’55 Strong: Inside the West Virginia Teachers’ Strike’ event discusses the strike’s challenges
SHEPHERDSTOWN — Although many West Virginians were personally effected by the 2018 West Virginia teachers’ strike, the lessons learned from the strike are still being realized by West Virginia’s teachers and students.
For many strike participants, experiencing the unity with other teachers and community members during the strike was life-changing. And, to commemorate the historic moment, a number of teachers collaborated together to publish a book full of essays written about their experiences, which is now available online and at Four Seasons Books.
“Some of my students created a documentary on the strikes. I think it was amazing to show them, we could change things when we stood together,” said University High School teacher Daniel Summers, of Morgantown.

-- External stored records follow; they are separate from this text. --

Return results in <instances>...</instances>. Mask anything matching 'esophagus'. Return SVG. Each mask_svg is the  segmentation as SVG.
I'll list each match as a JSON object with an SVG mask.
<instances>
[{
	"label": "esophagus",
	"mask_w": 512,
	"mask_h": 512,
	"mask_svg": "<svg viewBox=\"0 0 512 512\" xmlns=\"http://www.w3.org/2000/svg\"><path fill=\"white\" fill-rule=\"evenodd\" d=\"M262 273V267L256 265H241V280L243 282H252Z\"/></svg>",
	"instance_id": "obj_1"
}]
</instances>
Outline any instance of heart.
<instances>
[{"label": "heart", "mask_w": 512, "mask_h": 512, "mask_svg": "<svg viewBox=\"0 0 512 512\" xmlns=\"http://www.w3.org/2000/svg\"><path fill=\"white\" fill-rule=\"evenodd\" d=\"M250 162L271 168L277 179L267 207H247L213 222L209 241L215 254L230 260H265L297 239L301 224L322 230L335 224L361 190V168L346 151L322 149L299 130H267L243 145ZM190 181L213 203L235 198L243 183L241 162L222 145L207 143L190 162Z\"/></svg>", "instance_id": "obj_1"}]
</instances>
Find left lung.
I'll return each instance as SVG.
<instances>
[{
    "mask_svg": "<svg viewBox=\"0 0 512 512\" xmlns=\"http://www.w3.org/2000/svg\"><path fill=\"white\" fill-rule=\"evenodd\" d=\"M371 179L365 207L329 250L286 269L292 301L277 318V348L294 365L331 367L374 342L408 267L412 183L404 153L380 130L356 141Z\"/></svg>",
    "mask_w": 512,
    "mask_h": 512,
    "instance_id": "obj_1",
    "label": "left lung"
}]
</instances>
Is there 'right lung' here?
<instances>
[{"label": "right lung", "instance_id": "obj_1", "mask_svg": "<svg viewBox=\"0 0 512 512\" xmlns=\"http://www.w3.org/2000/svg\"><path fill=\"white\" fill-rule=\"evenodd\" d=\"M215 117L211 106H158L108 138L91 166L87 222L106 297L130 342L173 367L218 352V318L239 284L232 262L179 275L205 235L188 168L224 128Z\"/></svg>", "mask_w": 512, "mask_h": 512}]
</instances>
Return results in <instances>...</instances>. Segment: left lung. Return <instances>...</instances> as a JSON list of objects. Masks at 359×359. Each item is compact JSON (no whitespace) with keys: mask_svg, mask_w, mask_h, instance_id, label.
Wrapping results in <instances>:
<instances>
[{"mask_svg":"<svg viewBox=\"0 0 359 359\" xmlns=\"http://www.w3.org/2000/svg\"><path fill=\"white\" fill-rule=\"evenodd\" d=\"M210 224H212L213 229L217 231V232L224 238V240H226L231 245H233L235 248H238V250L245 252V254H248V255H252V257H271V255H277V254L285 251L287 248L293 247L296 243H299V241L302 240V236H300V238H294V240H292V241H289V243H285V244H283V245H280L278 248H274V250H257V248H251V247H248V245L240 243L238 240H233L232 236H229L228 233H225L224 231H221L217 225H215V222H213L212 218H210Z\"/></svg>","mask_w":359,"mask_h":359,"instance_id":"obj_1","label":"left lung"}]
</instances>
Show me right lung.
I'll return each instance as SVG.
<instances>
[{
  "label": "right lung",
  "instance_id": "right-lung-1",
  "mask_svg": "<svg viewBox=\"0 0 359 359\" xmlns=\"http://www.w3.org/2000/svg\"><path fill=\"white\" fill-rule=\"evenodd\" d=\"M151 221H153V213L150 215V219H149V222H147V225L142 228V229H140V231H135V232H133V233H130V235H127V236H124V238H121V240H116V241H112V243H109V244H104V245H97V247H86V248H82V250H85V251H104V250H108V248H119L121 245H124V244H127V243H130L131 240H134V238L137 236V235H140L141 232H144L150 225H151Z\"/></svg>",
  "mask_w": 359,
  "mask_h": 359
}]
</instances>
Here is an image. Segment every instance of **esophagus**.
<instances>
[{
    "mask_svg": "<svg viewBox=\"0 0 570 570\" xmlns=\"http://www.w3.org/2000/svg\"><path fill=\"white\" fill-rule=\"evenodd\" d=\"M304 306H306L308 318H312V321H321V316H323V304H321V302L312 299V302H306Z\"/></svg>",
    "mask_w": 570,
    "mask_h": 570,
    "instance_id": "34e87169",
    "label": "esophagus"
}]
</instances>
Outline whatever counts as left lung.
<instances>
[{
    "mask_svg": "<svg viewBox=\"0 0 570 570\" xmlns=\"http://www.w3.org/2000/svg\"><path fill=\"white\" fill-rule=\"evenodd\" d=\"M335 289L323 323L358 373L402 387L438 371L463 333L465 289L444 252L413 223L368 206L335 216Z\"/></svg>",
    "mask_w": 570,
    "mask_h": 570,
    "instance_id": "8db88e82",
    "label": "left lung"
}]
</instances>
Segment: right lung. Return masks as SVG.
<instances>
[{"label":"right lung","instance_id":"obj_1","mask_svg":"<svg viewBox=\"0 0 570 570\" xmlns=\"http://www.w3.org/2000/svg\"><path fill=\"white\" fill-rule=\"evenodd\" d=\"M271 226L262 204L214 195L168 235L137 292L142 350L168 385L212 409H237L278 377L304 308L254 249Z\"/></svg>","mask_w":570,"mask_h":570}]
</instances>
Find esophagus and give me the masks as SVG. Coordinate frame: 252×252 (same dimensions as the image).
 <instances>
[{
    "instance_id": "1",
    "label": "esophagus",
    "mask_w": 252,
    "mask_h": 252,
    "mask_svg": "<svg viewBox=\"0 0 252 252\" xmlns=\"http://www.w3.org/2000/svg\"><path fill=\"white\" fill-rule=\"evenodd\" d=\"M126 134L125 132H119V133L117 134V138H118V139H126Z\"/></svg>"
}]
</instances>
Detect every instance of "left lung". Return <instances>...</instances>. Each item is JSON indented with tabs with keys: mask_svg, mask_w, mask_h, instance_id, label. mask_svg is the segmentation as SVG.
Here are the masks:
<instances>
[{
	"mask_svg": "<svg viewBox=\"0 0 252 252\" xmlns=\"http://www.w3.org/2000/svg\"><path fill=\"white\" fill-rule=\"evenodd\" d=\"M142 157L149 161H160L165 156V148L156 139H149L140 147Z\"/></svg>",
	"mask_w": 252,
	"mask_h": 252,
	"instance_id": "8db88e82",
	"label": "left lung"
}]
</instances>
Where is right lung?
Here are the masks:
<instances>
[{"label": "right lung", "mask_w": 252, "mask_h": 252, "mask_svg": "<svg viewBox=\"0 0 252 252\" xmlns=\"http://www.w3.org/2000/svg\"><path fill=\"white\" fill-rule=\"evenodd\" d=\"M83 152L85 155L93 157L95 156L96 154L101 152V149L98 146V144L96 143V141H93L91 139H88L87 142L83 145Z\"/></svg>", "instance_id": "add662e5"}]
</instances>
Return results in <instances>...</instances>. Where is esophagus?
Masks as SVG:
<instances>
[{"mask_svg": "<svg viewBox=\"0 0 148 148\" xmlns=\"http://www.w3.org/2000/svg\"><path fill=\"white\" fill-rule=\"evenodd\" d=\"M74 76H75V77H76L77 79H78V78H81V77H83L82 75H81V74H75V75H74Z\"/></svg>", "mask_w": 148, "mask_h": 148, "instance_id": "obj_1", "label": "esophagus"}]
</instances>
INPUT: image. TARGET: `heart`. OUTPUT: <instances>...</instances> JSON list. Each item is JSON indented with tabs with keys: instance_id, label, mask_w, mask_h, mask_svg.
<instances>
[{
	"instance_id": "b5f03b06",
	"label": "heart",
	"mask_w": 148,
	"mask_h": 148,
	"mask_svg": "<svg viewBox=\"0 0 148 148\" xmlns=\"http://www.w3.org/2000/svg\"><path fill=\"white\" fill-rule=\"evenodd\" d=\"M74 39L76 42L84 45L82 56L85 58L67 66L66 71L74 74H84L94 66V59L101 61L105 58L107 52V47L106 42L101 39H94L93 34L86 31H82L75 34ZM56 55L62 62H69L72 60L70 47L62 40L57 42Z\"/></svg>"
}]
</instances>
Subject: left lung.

Summers was one of five strike members and essay contributors from around the state who gathered together on Friday evening at the Robert C. Byrd Center to read their essays. They also spent time discussing how they managed the teacher work stoppage, negotiated with the state legislature and, ultimately, gained a wage and teacher and staff benefits increase.
“This is not a movement about teacher pay, but teacher voice,” said Karla Hilliard, of Spring Mills High School. “When we walked out of our high schools, it was really scary — we didn’t know when we would be coming back. We truly didnt know what was going to happen.”
Hilliard said she was concerned about how her students would react to her going on strike, but said she helped them understand teachers’ side of the story by analyzing the meaning of “quality of life.” Hilliard also met with her advance placement literature class once during the strike, spending an hour discussing “Hamlet” with them at Panera.
For Tucker County High School teacher Erin Marks, being in a small high school made the strike even more difficult than in other parts of the state, as many community members still resented the 1990 teachers’ strike.
“It was incredible to see us all come together. We were a staff of 33, and people could still remember the last strike. I thought we would get torn apart, so to see these people really take a stand, knowing that they could not financially support their families without working, was inspiring,” Marks said.
According to Spring Mills Middle School Assistant Principal Mark Salfia, who was Shepherdstown Middle School’s assistant principal during the strike, Shepherdstown acted with compassion and understanding during the strike, leaving a lasting impression on him and his fellow school faculty members.
“I was very proud to be part of this community during those two weeks. The way this community rallied around us meant so much to me,” Mark said, mentioning he maintained a level of understanding with the other school administrators during the strike, by daily emailing the faculty a “thank you” for their support. “The historical importance of this experience stands out to me — I think it’s important we got out this book when we did, before people started spinning the story in a different direction.”
Although the strike is now over, the panel members agreed their work is not done, including lobbying for the increase in teachers’ wages and benefits, and working with politicians to secure their support of West Virginia’s teachers.
“I do think the more people who have heard about this story with the election coming, the better,” said Spring Mills High School teacher Jessica Salfia, who is also Berkeley County Teacher of the Year. “It became clear early on, that part of the fight was letting people know the struggle of the West Virginia teacher, so any day during the strike I would write, and spoke to any reporter who would call.”
Belt Publishing was impressed with Jessica’s writing on her blog about the strike, and contacted her, asking if they could publish a book expanding on her blog post. Salfia agreed to the proposal, and the rest is now history, written in “55 Strong: Inside the West Virginia Teachers’ Strike.”